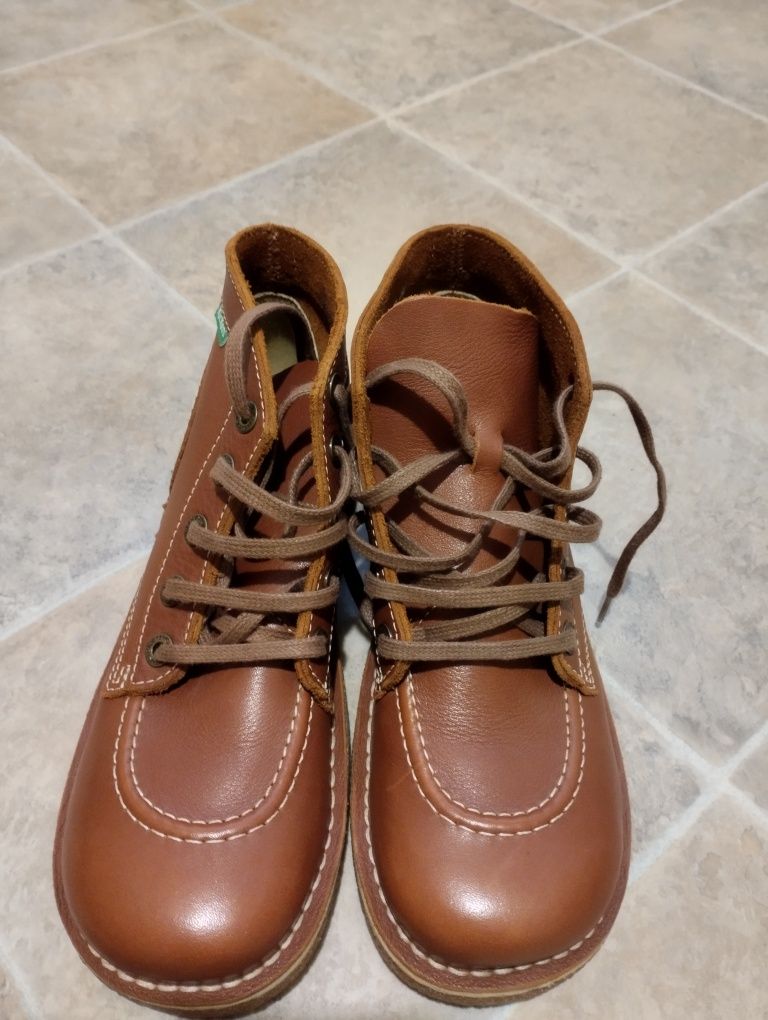 Kickers мокасини,черевики...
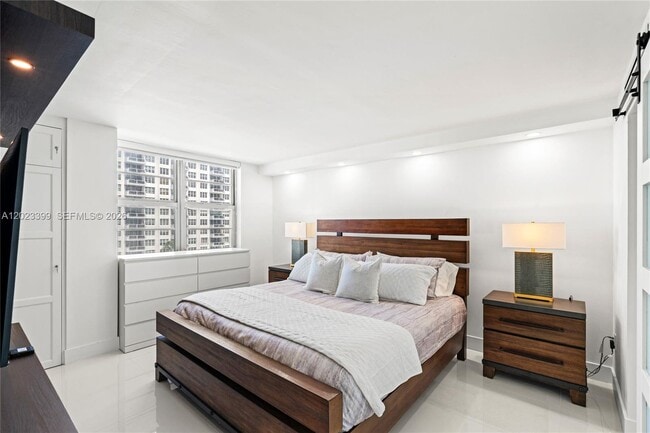 Building Photo - 5701 Collins Ave
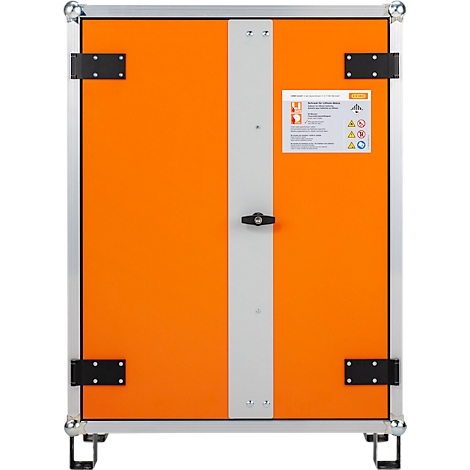 Orange case with silver frame and central silver strip. Black latches, wheels.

◆ **Work instruction**
All the data above is to be transcribed exactly, with no pictures included.

◆ **Response below**
 Kickers мокасини,черевики...
 Building Photo - 5701 Collins Ave
 Orange case with silver frame and central silver strip. Black latches, wheels.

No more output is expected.